When thinking about steps to take, here are some techniques to use to try to lessen the impact of anticipation anxiety.

  • Rehearsal and role play. Once you realize this anxiety exists, try to prepare and practice as much as possible. Parents can help their child walk through different scenarios of the new experience and what may happen and how they could react. Adults can think about similar experiences and imagine going through the new experience to prepare themselves.
  • Limit the number of new activities to a tolerable level. Even when you find a technique to lessen anxiety, the experience may take a toll in many ways. Monitor well-being carefully to prevent exhaustion.

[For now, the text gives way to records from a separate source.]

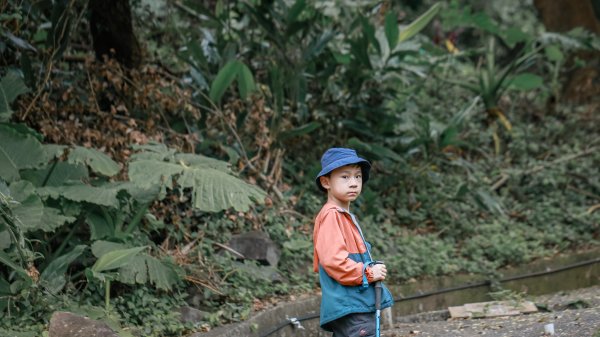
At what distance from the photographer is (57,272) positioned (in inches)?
211

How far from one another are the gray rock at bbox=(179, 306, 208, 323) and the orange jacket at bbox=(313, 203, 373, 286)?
1.62 metres

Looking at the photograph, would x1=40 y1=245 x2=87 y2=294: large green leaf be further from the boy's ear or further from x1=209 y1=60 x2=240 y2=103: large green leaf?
x1=209 y1=60 x2=240 y2=103: large green leaf

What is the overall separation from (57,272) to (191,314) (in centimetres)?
91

  • Listen. As a parent, listen to your child carefully. Sometimes you will need to push and support your child through the new experience, especially if you have every reason to believe the end result will be worth the angst. Understand there is also a time to step back and wait until your child is ready for the experience. If you are an adult, the ability to push through this anxiety will vary. You will need to weigh the anxiety vs. the outcome carefully and understand your own tolerance level. Learn when you should push yourself in order to have new experiences that you want and when it’s just too much or something you are doing for someone else.

I think it is also extremely important to recognize when anxiety reaches an unmanageable level. Consulting with a physician may reveal that therapy or medication may be warranted. But first, understanding that anxiety is the root of the issue will be the best, first step in working out a way forward to determine how you or your child can embrace new, desired experiences.